▶ [EXCERPTED PASSAGE]:
+ + + + + + +
Does that mean that Globeville and Elyria-Swansea are not gentrifying?
The GIS community has a concept called “ground truth”. When I do GIS work, I run software, make pretty maps, and get results. Then, I check my work, by going where I’m studying. I want to see if the results match reality.
Developers are already in Globeville and Elyria-Swansea. They’re buying homes and building new apartments. Working class families are being forced to pack up and leave. Their landlords raised their rents or sold to developers. The ground truth does not match the results. Gentrification is already happening.
What happened? First, the data is three years old. It was the most recent data available, but not recent enough. My data shows Globeville and Elyria-Swansea in 2012. However, I found evidence that gentrification could take place in a few months. A lot can happen in three years.
Second, Bates’s method cannot account for public projects. Globeville and Elyria-Swansea have a bunch of these projects. RTD is building commuter rail. The National Western Center is being renovated. I-70 is being expanded. Public investments are linked to gentrification. People like living near light rail stations.
Research has a danger. The data doesn’t always say what I want. Instead, it told me what happened three years ago. It had blind spots. Ground truth tells another story.
What can cities do about gentrification? The most common answer, unfortunately, is nothing. Doing nothing is easy, and it seems cheap. There are problems with doing nothing. First, dealing with underprivileged people in this way is cruel. Second, the problem doesn’t go away when poor people are displaced. They go to areas with bad schools, no jobs, high crime, and concentrated poverty. The taxpayers will get the bill.
+ + + + + + +
(Stored data)
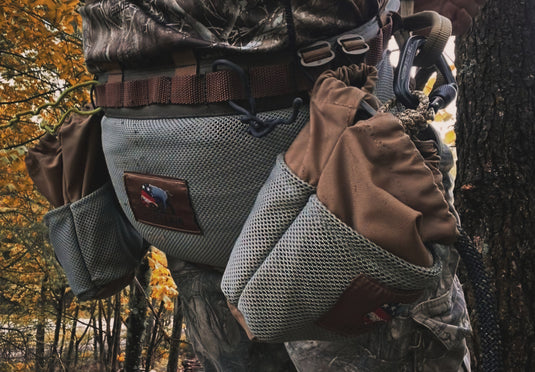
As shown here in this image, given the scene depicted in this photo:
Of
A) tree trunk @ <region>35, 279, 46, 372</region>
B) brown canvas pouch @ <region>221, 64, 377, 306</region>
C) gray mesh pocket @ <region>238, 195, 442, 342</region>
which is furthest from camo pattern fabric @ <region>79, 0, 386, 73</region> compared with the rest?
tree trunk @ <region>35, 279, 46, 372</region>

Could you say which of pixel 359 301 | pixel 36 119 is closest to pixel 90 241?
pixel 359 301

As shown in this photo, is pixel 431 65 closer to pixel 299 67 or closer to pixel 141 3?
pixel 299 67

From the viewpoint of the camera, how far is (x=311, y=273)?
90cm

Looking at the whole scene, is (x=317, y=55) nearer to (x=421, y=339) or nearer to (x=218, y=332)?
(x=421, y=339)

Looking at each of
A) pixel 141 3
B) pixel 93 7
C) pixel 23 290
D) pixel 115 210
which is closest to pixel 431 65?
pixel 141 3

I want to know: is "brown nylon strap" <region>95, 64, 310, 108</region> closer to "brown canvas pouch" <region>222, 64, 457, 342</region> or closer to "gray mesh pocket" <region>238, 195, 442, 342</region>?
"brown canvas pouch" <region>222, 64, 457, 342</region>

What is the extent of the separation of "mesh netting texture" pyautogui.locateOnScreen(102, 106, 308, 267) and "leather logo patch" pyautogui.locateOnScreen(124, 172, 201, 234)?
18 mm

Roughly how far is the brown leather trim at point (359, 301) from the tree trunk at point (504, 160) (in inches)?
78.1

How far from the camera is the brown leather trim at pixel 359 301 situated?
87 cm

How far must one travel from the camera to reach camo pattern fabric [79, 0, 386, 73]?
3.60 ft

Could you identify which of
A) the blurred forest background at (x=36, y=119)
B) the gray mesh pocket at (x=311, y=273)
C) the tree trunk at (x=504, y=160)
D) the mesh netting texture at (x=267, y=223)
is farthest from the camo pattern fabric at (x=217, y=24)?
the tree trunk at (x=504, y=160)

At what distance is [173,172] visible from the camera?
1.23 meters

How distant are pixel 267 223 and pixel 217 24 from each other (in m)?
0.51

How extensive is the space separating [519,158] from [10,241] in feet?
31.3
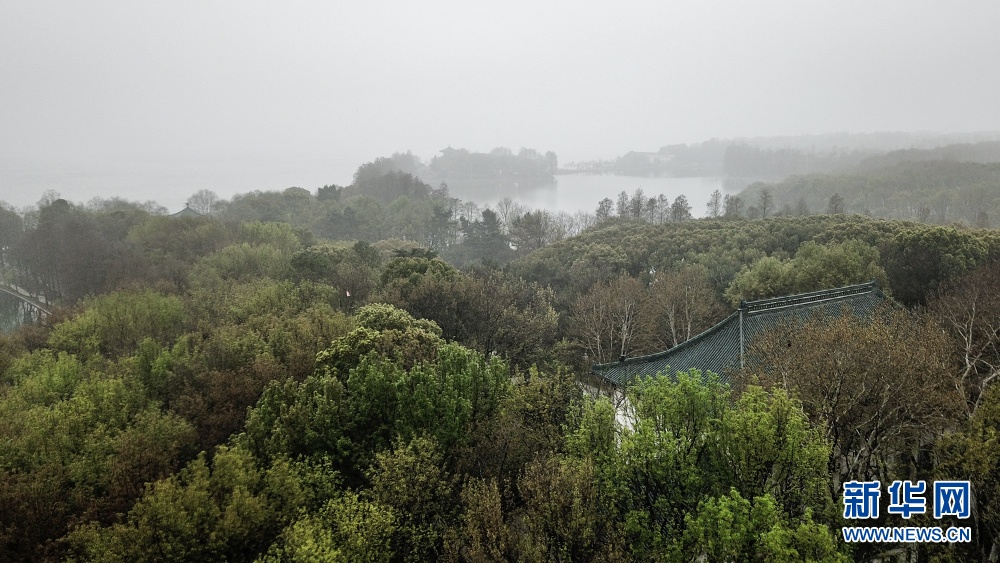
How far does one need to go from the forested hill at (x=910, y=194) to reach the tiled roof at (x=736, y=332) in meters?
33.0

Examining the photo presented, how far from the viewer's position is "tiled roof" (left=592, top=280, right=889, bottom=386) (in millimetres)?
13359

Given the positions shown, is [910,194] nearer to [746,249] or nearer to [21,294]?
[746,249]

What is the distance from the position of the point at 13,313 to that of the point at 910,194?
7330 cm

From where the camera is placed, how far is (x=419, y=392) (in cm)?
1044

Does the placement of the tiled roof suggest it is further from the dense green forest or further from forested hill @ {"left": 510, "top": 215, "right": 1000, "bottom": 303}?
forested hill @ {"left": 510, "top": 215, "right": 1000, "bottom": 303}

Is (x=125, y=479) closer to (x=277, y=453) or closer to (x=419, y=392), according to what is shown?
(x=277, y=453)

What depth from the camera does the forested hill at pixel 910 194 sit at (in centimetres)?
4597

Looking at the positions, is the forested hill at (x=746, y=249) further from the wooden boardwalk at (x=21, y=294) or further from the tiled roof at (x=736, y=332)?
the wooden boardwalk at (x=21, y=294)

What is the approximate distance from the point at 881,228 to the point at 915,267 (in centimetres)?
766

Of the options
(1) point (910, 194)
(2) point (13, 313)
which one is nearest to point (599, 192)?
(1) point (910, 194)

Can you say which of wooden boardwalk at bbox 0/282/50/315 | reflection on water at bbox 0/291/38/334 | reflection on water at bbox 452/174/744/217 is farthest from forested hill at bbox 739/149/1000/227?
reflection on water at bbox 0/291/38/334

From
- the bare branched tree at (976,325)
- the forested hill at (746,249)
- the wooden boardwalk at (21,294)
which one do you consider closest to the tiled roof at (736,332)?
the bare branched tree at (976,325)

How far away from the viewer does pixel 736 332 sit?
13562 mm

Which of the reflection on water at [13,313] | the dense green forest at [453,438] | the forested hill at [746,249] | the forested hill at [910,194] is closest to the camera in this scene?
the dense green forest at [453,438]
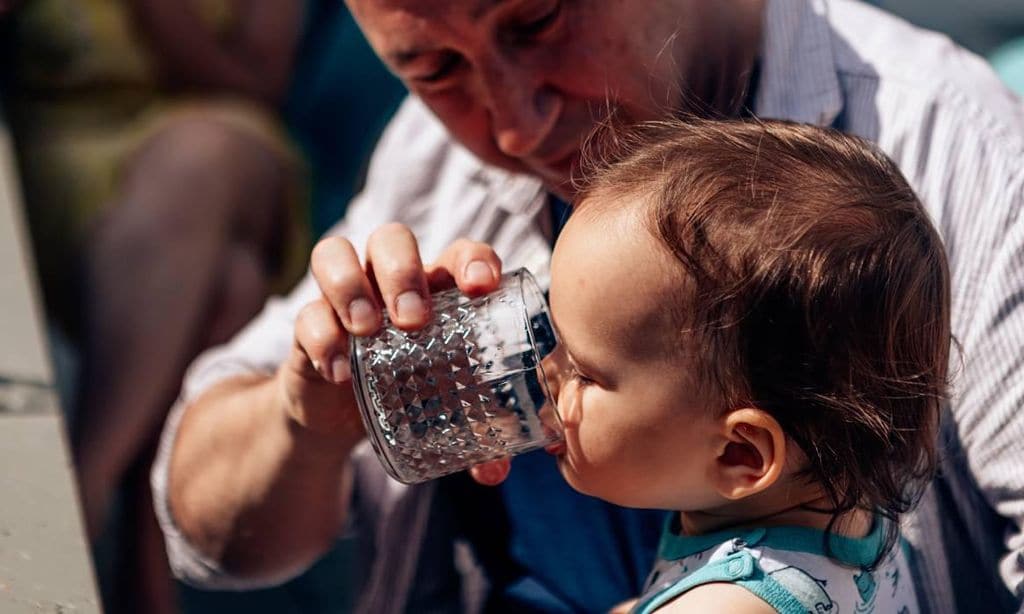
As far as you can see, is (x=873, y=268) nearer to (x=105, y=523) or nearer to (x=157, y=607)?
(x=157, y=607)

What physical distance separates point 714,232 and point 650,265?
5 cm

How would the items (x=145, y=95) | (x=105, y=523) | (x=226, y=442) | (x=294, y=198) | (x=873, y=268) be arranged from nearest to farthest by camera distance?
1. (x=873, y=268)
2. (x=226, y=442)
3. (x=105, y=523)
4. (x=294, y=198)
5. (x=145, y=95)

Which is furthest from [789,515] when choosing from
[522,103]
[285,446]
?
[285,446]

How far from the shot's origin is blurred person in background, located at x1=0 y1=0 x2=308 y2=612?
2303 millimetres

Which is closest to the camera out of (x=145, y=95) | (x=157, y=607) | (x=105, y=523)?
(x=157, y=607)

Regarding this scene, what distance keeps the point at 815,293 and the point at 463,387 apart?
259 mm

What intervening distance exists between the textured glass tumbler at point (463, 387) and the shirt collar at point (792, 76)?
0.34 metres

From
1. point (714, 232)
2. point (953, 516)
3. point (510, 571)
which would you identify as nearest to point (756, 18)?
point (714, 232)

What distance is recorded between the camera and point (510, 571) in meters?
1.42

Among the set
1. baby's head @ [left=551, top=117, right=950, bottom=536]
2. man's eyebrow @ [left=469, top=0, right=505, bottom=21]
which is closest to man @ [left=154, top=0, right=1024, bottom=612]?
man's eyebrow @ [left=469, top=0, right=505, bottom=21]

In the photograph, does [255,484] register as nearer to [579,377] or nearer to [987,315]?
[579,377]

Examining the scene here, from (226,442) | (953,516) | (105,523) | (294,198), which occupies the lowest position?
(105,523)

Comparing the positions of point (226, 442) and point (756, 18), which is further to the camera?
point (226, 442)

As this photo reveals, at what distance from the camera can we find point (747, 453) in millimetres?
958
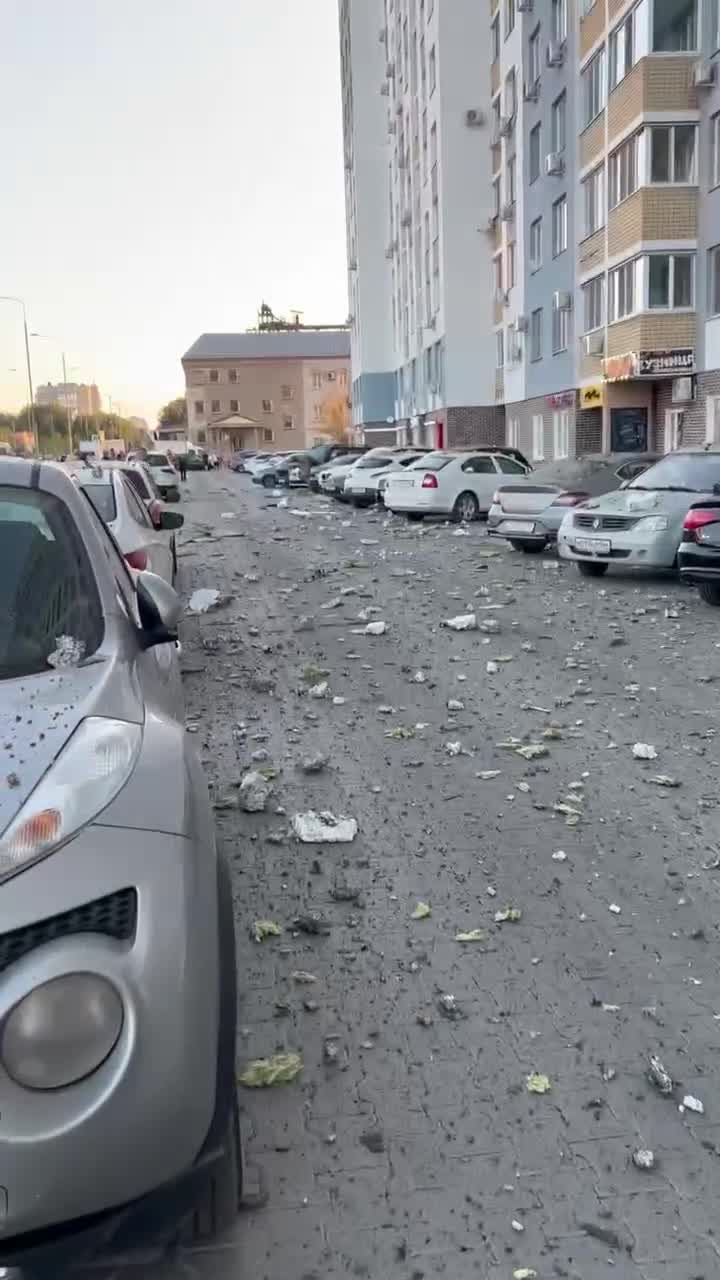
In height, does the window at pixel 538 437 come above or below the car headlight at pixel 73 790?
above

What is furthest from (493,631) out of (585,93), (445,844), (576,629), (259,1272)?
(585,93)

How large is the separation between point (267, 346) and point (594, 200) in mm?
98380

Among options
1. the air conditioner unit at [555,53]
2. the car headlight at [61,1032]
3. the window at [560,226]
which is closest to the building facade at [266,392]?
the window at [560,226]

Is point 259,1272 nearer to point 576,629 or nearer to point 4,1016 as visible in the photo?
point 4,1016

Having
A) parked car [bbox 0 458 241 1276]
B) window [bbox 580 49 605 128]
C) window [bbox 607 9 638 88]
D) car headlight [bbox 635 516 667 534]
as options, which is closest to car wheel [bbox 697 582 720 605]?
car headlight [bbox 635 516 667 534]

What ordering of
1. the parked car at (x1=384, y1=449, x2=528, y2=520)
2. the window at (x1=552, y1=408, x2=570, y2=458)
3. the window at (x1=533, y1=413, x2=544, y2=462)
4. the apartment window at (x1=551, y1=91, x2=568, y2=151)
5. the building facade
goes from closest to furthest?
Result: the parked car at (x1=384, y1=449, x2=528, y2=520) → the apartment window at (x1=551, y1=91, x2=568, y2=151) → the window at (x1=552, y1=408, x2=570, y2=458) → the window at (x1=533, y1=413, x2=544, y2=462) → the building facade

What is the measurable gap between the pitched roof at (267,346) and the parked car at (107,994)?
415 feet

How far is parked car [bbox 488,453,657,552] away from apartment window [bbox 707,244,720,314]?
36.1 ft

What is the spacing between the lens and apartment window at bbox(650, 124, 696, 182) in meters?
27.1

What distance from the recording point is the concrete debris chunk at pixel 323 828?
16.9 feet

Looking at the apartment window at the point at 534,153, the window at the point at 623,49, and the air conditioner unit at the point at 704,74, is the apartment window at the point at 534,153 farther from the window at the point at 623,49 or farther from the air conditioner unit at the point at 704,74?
+ + + + + + +
▶ [YOUR ASSIGNMENT]:
According to the gentrification passage, why didn't the author's results for Globeville and Elyria-Swansea match the ground truth?

▶ [TASK RESPONSE]:
The data was three years old, showing the neighborhoods in 2012, and gentrification could take place in a few months. Bates's method also cannot account for public projects like the commuter rail, the National Western Center renovation, and the I-70 expansion, and public investments are linked to gentrification.